Challenge
Word for word, transcribe the lines from the one containing "How much distance" through the end of the entries, both included, and nothing else.

Extracted information
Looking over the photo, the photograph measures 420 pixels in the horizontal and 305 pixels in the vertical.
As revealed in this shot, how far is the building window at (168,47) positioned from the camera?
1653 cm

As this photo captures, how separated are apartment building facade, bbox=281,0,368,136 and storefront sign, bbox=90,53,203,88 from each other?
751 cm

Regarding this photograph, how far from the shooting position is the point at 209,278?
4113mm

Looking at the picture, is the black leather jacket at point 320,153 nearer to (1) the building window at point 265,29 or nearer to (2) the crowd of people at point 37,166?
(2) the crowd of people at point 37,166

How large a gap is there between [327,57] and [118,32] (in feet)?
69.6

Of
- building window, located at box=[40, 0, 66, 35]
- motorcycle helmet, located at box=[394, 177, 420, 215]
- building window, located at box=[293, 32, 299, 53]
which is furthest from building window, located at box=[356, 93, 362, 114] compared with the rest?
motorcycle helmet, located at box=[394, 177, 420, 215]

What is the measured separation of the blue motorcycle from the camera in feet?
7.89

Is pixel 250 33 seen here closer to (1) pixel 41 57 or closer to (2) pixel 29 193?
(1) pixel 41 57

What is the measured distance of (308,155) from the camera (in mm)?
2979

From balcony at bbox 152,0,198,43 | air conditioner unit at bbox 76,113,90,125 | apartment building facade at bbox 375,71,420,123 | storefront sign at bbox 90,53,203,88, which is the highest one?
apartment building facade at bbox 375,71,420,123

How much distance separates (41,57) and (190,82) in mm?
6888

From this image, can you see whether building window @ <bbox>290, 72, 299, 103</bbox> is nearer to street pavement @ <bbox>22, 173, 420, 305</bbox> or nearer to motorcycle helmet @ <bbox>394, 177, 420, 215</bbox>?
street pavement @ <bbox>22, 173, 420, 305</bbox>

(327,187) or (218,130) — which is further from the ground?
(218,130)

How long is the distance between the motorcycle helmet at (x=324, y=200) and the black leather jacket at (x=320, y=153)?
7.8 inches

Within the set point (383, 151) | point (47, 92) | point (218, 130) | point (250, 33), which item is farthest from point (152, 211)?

Exercise output
How much distance separates (41,57) and (190,82) in mm?
6888

From this image, can you see whether building window @ <bbox>290, 72, 299, 103</bbox> is nearer to street pavement @ <bbox>22, 173, 420, 305</bbox> or nearer to motorcycle helmet @ <bbox>394, 177, 420, 215</bbox>?
street pavement @ <bbox>22, 173, 420, 305</bbox>

(327,187) or (218,130) — which is further from the ground?
(218,130)

How long is the distance between the motorcycle helmet at (x=324, y=200) and the black leather jacket at (x=320, y=153)?
7.8 inches

Within the set point (383, 151) | point (47, 92) | point (218, 130) | point (250, 33), which item is farthest from point (152, 211)?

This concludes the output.